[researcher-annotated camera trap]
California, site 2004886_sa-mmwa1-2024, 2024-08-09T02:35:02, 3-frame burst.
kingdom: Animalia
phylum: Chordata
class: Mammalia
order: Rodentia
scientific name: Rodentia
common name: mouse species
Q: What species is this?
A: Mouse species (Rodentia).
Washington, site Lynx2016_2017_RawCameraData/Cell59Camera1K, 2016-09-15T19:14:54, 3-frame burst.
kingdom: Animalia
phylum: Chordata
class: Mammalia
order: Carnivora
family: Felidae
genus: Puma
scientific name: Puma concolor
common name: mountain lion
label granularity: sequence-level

┄┄┄┄┄┄┄┄┄┄┄┄┄┄┄┄┄┄┄┄

**PROBLEM TO SOLVE:** Up to and including the last line of the data, copy each line exactly, starting with the line that contains "A: Mouse species (Rodentia).".

**SOLUTION TO THIS EXERCISE:**
A: Mouse species (Rodentia).
Washington, site Lynx2016_2017_RawCameraData/Cell59Camera1K, 2016-09-15T19:14:54, 3-frame burst.
kingdom: Animalia
phylum: Chordata
class: Mammalia
order: Carnivora
family: Felidae
genus: Puma
scientific name: Puma concolor
common name: mountain lion
label granularity: sequence-level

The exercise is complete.